I want to talk about the couple to whom I dedicated the book. Their names are Clifford and Virginia Durr, both long since dead. They were from the South, Montgomery, Alabama, the cradle of confederacy. A well-off white family, she was the daughter of a clergyman, not too well off but she might have been a southern bell. Her husband, Clifford Durr, was a member of the Federal Communications Commission under Roosevelt. And he’s the one who said the air belongs to the public – just the opposite of the FCC today under Bush, with Powell’s son as chairman, that says fewer and fewer people can own more and more things without regulation. And so there in Washington, during the days of the Great Depression and the Cold War is coming into being, and Clifford Durr was asked by Truman to sign a loyalty oath. And Clifford Durr says, I don't believe in that. “Oh not you,” Truman says, he knows Clifford Durr, Harry was a senator at the time. “Not you,” Harry says, “Just your staff.” And Clifford Durr says “I will not demean my staff!” And he resigned and went back to Montgomery. Now here’s Virginia Durr. She was in this battle for civil rights for years. But there were three ways she could have gone. I said she could have been a southern bell, as in Gone with the Wind, be kind to her “colored help” and joined a garden club. Or, if she had intelligence and sensitivity and did nothing, she could have gone crazy like her schoolmate, Zelda Fair Fitzgerald, F. Scott Fitzgerald's wife, who was brilliant and went crazy. But she took the third path, “Something’s cockeyed here, something’s wrong here, and I'm going to fight!” So she became the rebel girl in that sense.
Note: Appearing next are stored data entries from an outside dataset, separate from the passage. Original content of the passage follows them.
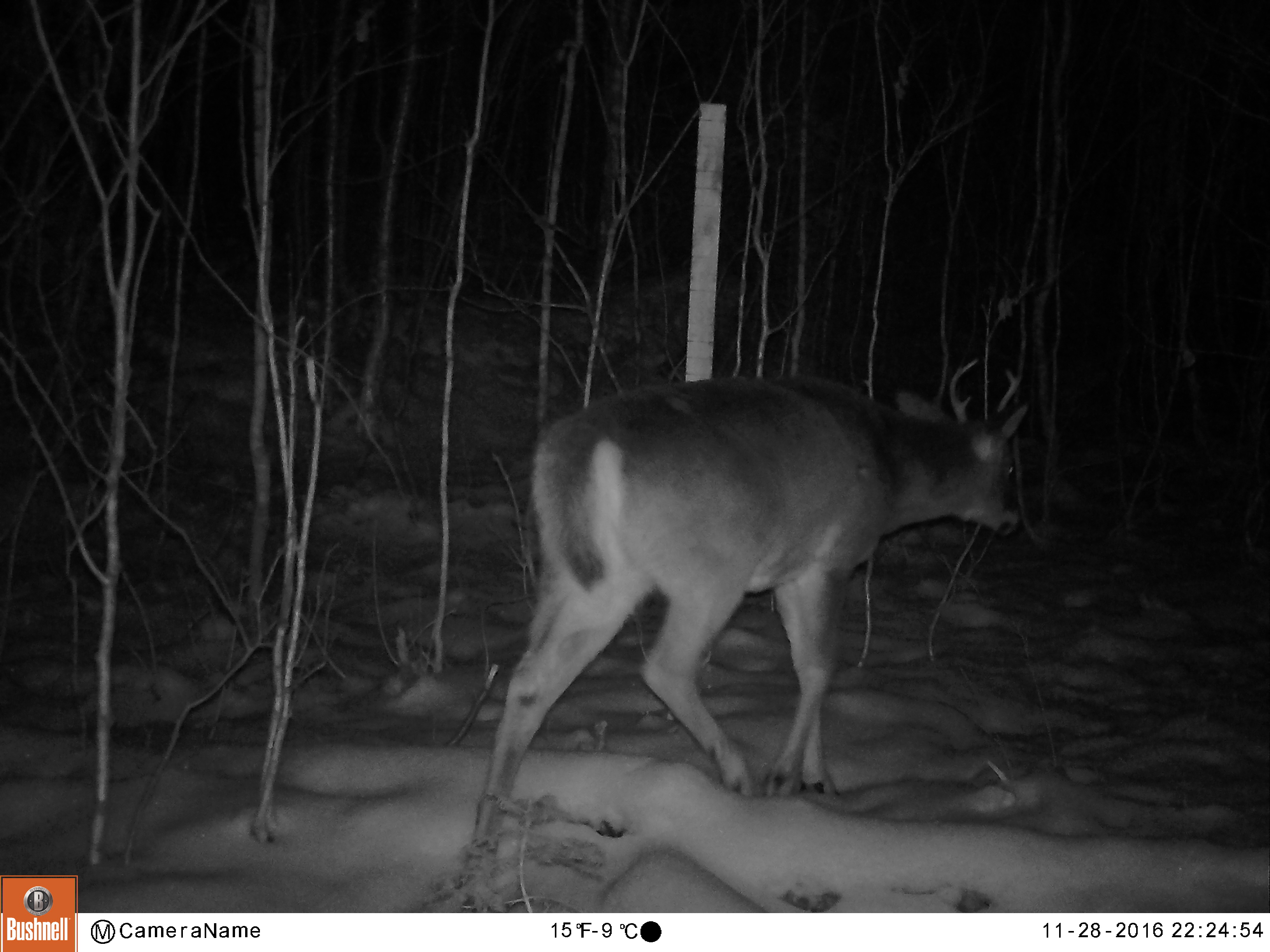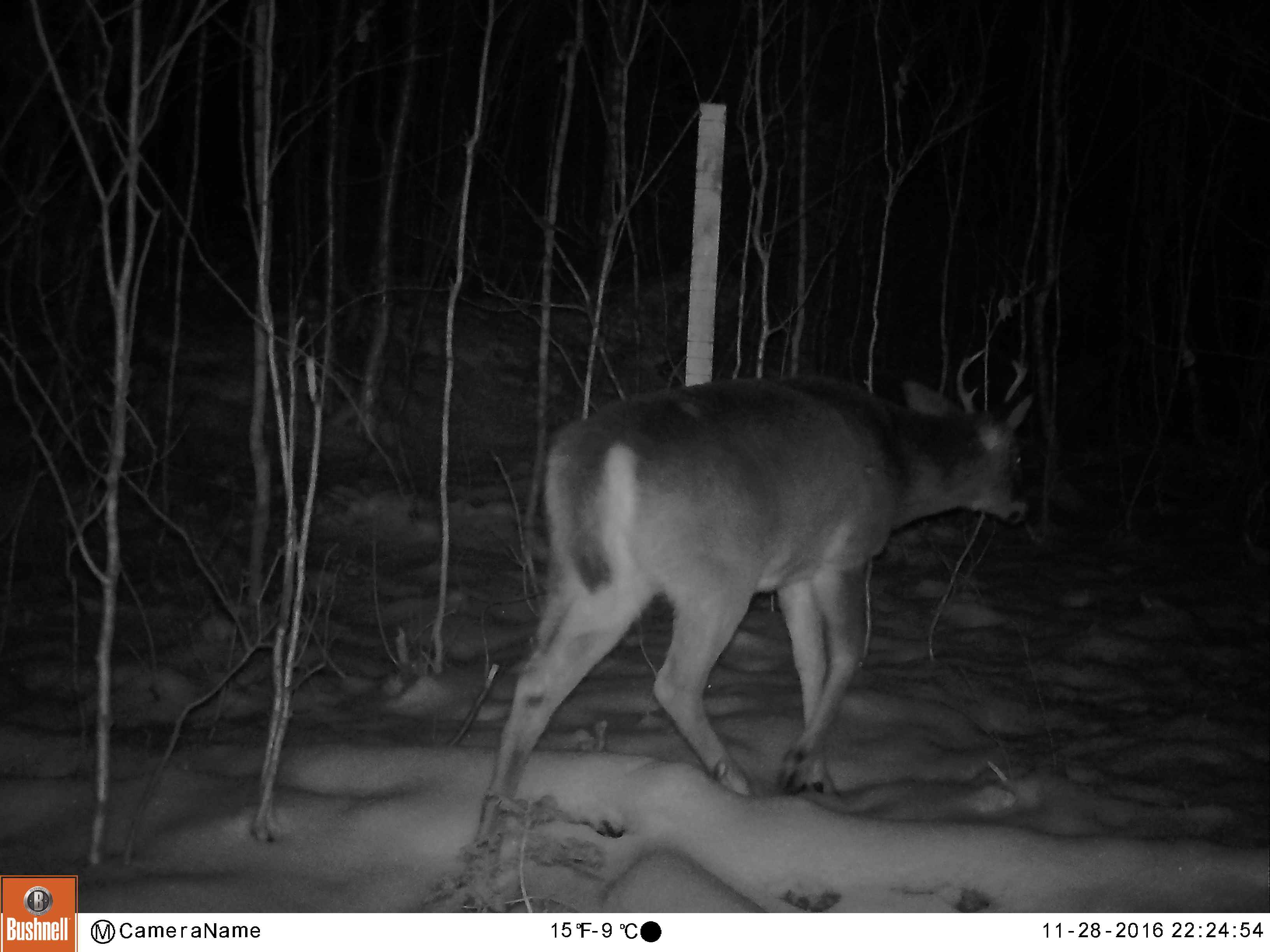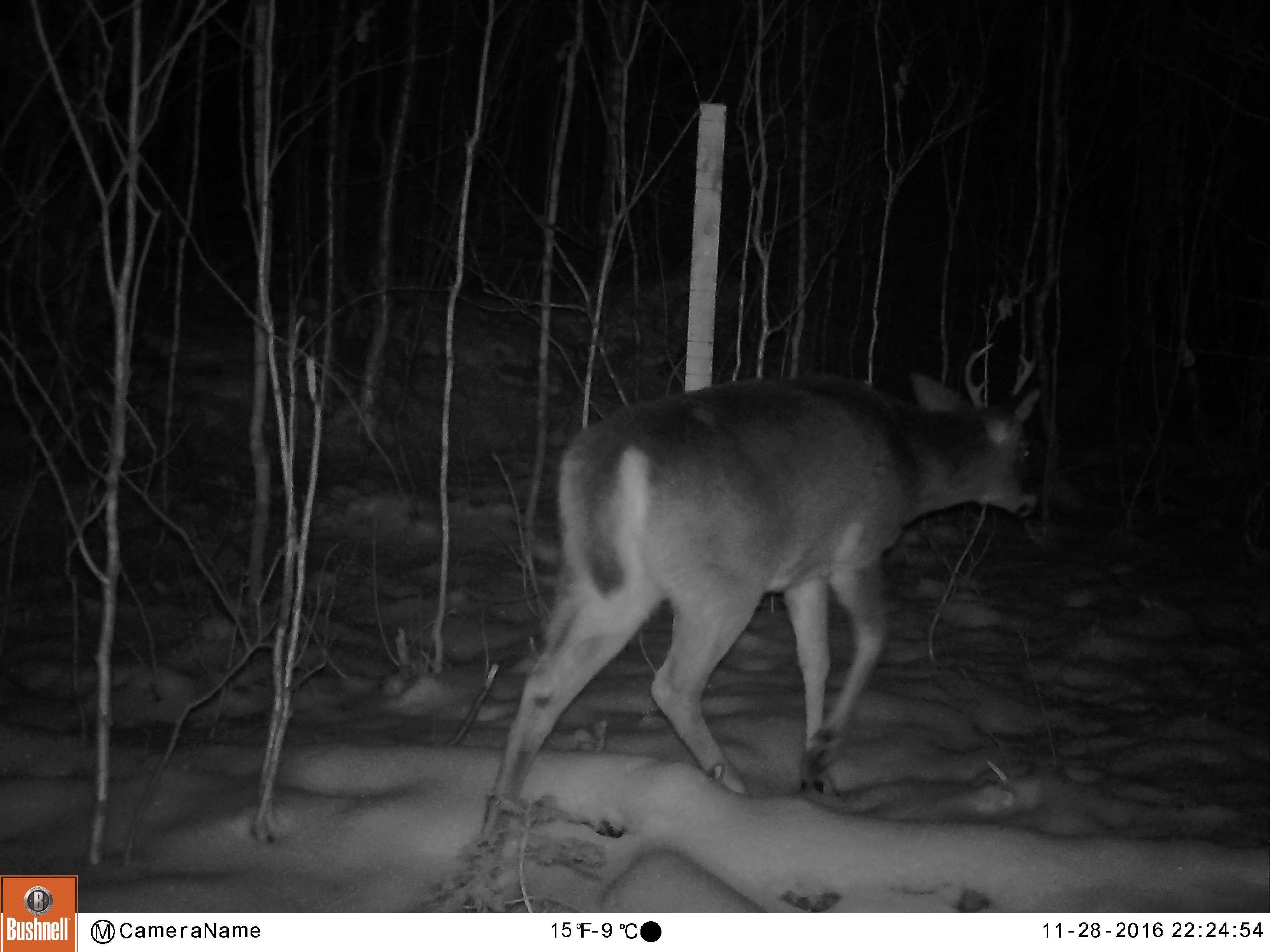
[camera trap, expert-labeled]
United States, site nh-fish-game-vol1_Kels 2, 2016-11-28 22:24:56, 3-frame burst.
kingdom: Animalia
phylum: Chordata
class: Mammalia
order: Artiodactyla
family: Cervidae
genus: Odocoileus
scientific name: Odocoileus virginianus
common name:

So they got into all kinds of trouble. And one time I remember her best, I first heard about her when she came one Sunday afternoon to Orchestra Hall in Chicago which seats 3600. She and Dr. Mary Mccloud Bethhume, famous African-American educator who was a close friend of Elanor Roosevelt. They came to speak out about the poll tax, the poll tax aimed at black people and poor whites and made it difficult for them to vote. And Dr. Bethume was great, but Virginia Durr, this white woman was fantastic. So I went back stage to shake her hand and I put forth my hand she says, “Thank you dear,” and she puts her hand in mine and in it are 100 leaflets. And she says “Now dear,” without missing a beat, with the Southern accent I like to imitate, “You hurry outside and you stand near the curb and pass out the leaflets because Dr. Bethume and I are speaking at the Abasyinian Baptist Church in three hours on the South Side.” So that's Virigina Durr.

The other memory I have of her is a picture on the front page of many papers. You know the House Un-American Activities Committee was challenging the Americanism of everybody that challenged whatever they represented. And there were a lot committees like this, there was one called the Internal Security Committee headed by Senator James Eastland. He was a 300-pound racist senator from Mississippi, in old Mississippi, and it’s his committee and he wants to get some publicity too to find “unamercians.” So he chooses this group, of which of Virigina and her husband are members, the Southern Conference of Human Welfare. And they were fighting for civil liberties in the middle of all the hostility and racism in the South and they tripled the black votership in a couple of years. But of course they were booed, ostracized, the Durrs were, getting telephone calls and all. And now Virgina is called to the stand by Senator Eastland. And the picture of her is a simple one, her legs were crossed and she had taken out her compact and was powdering her nose. And Senator Eastland asked her, “Did you ever know? Name the names!” And she just looked right passed him, like he wasn't there. She ignored him, he was invisible. Just powdering her nose! And of course he's going crazy, 300 pounds of racism, virulence, and indignation and being ignored. He almost had an apoplectic fit. So they ordered her off the stand and later on the reporters come around and they're in awe of her, and they’re laughing too of course. And they ask, “Mrs. Durr, what impelled you to ignore the Senator the way you did?” And she says “Well, I think that man is just as common as pig tracks.” And they start laughing, and then she sighs, she was very colorful, and says “Ah, I guess I'm just an old fashioned Southern snob.